Fairfax's tone towards Google has also changed in recent weeks. Nic Cola, chief operating officer of Fairfax Digital, talks about Google as being like ''a friendly King Kong''. ''They can pick you up and crush you without realising it.''
But he says to describe Google as a partner would be wrong. ''They are a big supplier but they are also now our biggest competitor. They talk to the same people as us for advertising … they are bringing out products that directly compete with us. But I would certainly not characterise them as partners.''
The faultlines in Google's relationship with the media began to appear earlier this year when Rupert Murdoch launched his tirade against Google and other online news aggregators, which link to news articles while selling search terms or ads on pages that provide the links. One of his chief lieutenants, Robert Thomson, the editor of The Wall Street Journal colourfully described the company as ''parasites or tech tapeworms in the intestines of the internet''.
At the same time in Australia it became increasingly apparent that Google was breaking away from the mainstream media and pursuing its own path. Earlier this year it pulled out of the top-tier membership of the industry body, the Interactive Advertising Bureau. It already refuses to share its revenue figures with auditors Pricewaterhouse Coopers, who each quarter report an aggregated industry revenue figure. Media executives say both acts are a sign that Google intends to pursue what appears to be an isolationist policy.
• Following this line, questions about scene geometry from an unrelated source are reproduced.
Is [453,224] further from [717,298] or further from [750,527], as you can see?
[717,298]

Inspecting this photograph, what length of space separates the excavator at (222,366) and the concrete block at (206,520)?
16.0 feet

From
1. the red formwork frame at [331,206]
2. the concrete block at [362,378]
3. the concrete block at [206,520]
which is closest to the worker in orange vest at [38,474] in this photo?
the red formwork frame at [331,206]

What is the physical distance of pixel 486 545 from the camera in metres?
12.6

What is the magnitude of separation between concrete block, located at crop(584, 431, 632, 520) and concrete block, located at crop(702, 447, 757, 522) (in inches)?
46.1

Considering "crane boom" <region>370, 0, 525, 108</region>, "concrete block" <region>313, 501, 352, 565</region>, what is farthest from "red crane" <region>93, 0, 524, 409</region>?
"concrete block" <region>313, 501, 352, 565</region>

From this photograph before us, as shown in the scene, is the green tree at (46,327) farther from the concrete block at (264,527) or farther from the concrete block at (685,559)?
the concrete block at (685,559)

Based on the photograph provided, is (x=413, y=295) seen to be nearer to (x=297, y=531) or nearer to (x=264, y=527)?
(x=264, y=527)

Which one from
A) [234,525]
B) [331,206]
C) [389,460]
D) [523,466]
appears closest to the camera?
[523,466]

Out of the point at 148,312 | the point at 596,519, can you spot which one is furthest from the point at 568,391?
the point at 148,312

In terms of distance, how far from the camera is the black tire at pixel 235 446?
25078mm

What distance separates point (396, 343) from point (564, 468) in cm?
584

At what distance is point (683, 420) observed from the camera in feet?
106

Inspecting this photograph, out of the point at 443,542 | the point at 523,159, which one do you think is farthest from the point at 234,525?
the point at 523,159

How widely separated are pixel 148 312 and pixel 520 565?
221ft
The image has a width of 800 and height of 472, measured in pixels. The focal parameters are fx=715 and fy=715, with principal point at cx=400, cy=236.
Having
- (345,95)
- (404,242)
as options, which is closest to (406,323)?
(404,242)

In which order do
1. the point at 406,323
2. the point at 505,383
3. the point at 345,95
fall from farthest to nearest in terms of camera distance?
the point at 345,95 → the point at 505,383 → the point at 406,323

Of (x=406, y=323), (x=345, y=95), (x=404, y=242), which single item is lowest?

Another flashpoint looms later this year when Google will be able to track and serve up ads based on people's behaviour as they move around the internet, a technique known as behavioural targeting but which the industry prefers to call interest-based advertising. By studying people's behaviour on the internet it can then serve up an ad at the most appropriate moment in the ''path to purchase''. For example it can be assumed that a person who is browsing a lot of car websites is in the market to buy a car. Ads for individual dealers or invitations to test drive can be served up to that computer address - along with many others like it - at the beginning of the purchasing journey and move on to car refinancing products towards the end of it.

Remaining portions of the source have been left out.